++++ MATERIAL TO PROCESS ++++

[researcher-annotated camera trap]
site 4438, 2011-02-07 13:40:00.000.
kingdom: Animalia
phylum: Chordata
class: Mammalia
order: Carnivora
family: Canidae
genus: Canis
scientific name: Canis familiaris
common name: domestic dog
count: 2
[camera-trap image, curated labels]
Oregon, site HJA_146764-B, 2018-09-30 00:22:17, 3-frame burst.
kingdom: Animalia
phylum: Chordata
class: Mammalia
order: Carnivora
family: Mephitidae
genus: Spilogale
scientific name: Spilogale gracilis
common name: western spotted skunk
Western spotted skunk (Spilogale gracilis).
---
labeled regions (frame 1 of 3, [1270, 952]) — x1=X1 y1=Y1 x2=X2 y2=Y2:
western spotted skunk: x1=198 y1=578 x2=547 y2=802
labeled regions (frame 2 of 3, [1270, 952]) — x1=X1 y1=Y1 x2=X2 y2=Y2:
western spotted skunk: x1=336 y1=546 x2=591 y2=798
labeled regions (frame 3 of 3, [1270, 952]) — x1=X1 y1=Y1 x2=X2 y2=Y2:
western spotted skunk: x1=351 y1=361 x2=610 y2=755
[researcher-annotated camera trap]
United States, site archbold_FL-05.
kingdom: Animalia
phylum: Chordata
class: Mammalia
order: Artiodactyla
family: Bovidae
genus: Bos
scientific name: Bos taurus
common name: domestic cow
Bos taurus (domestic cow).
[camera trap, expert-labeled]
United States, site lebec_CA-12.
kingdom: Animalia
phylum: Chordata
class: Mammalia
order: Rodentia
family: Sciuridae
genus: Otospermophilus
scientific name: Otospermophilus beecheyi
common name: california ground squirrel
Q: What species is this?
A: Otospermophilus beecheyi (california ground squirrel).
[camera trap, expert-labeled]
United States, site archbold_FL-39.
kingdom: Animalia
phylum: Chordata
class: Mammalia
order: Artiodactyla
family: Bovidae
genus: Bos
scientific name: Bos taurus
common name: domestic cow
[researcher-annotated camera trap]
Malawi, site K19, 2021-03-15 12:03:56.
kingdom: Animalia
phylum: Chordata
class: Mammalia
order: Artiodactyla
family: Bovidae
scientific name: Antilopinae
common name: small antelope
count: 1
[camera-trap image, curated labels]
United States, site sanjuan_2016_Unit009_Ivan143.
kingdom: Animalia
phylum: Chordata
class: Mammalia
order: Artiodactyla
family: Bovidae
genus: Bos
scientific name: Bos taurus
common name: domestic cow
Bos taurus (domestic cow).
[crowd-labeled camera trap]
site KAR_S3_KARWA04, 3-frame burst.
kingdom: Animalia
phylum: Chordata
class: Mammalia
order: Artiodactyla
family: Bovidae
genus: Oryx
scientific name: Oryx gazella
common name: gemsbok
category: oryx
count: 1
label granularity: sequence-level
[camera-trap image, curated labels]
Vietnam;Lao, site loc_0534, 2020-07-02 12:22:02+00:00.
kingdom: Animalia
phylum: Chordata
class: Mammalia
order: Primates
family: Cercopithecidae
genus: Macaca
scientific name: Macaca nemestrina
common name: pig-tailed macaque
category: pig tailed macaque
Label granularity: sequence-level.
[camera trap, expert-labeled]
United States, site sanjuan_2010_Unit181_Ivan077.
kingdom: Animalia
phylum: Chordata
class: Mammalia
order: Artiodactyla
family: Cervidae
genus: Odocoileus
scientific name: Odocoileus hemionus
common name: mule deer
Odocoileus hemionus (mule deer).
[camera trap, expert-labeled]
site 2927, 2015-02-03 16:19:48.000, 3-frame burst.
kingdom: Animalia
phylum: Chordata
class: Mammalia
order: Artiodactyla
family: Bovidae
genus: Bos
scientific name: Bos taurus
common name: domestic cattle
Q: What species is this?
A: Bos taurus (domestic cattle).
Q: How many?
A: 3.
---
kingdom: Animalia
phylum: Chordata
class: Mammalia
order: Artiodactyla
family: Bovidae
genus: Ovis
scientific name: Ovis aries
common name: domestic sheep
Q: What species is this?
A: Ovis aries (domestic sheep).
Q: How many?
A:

++++

§ **ASSIGNMENT**: The material shown above is to be retyped in full, without alteration.

§ **REPLY**:
[researcher-annotated camera trap]
site 4438, 2011-02-07 13:40:00.000.
kingdom: Animalia
phylum: Chordata
class: Mammalia
order: Carnivora
family: Canidae
genus: Canis
scientific name: Canis familiaris
common name: domestic dog
count: 2
[camera-trap image, curated labels]
Oregon, site HJA_146764-B, 2018-09-30 00:22:17, 3-frame burst.
kingdom: Animalia
phylum: Chordata
class: Mammalia
order: Carnivora
family: Mephitidae
genus: Spilogale
scientific name: Spilogale gracilis
common name: western spotted skunk
Western spotted skunk (Spilogale gracilis).
---
labeled regions (frame 1 of 3, [1270, 952]) — x1=X1 y1=Y1 x2=X2 y2=Y2:
western spotted skunk: x1=198 y1=578 x2=547 y2=802
labeled regions (frame 2 of 3, [1270, 952]) — x1=X1 y1=Y1 x2=X2 y2=Y2:
western spotted skunk: x1=336 y1=546 x2=591 y2=798
labeled regions (frame 3 of 3, [1270, 952]) — x1=X1 y1=Y1 x2=X2 y2=Y2:
western spotted skunk: x1=351 y1=361 x2=610 y2=755
[researcher-annotated camera trap]
United States, site archbold_FL-05.
kingdom: Animalia
phylum: Chordata
class: Mammalia
order: Artiodactyla
family: Bovidae
genus: Bos
scientific name: Bos taurus
common name: domestic cow
Bos taurus (domestic cow).
[camera trap, expert-labeled]
United States, site lebec_CA-12.
kingdom: Animalia
phylum: Chordata
class: Mammalia
order: Rodentia
family: Sciuridae
genus: Otospermophilus
scientific name: Otospermophilus beecheyi
common name: california ground squirrel
Q: What species is this?
A: Otospermophilus beecheyi (california ground squirrel).
[camera trap, expert-labeled]
United States, site archbold_FL-39.
kingdom: Animalia
phylum: Chordata
class: Mammalia
order: Artiodactyla
family: Bovidae
genus: Bos
scientific name: Bos taurus
common name: domestic cow
[researcher-annotated camera trap]
Malawi, site K19, 2021-03-15 12:03:56.
kingdom: Animalia
phylum: Chordata
class: Mammalia
order: Artiodactyla
family: Bovidae
scientific name: Antilopinae
common name: small antelope
count: 1
[camera-trap image, curated labels]
United States, site sanjuan_2016_Unit009_Ivan143.
kingdom: Animalia
phylum: Chordata
class: Mammalia
order: Artiodactyla
family: Bovidae
genus: Bos
scientific name: Bos taurus
common name: domestic cow
Bos taurus (domestic cow).
[crowd-labeled camera trap]
site KAR_S3_KARWA04, 3-frame burst.
kingdom: Animalia
phylum: Chordata
class: Mammalia
order: Artiodactyla
family: Bovidae
genus: Oryx
scientific name: Oryx gazella
common name: gemsbok
category: oryx
count: 1
label granularity: sequence-level
[camera-trap image, curated labels]
Vietnam;Lao, site loc_0534, 2020-07-02 12:22:02+00:00.
kingdom: Animalia
phylum: Chordata
class: Mammalia
order: Primates
family: Cercopithecidae
genus: Macaca
scientific name: Macaca nemestrina
common name: pig-tailed macaque
category: pig tailed macaque
Label granularity: sequence-level.
[camera trap, expert-labeled]
United States, site sanjuan_2010_Unit181_Ivan077.
kingdom: Animalia
phylum: Chordata
class: Mammalia
order: Artiodactyla
family: Cervidae
genus: Odocoileus
scientific name: Odocoileus hemionus
common name: mule deer
Odocoileus hemionus (mule deer).
[camera trap, expert-labeled]
site 2927, 2015-02-03 16:19:48.000, 3-frame burst.
kingdom: Animalia
phylum: Chordata
class: Mammalia
order: Artiodactyla
family: Bovidae
genus: Bos
scientific name: Bos taurus
common name: domestic cattle
Q: What species is this?
A: Bos taurus (domestic cattle).
Q: How many?
A: 3.
---
kingdom: Animalia
phylum: Chordata
class: Mammalia
order: Artiodactyla
family: Bovidae
genus: Ovis
scientific name: Ovis aries
common name: domestic sheep
Q: What species is this?
A: Ovis aries (domestic sheep).
Q: How many?
A:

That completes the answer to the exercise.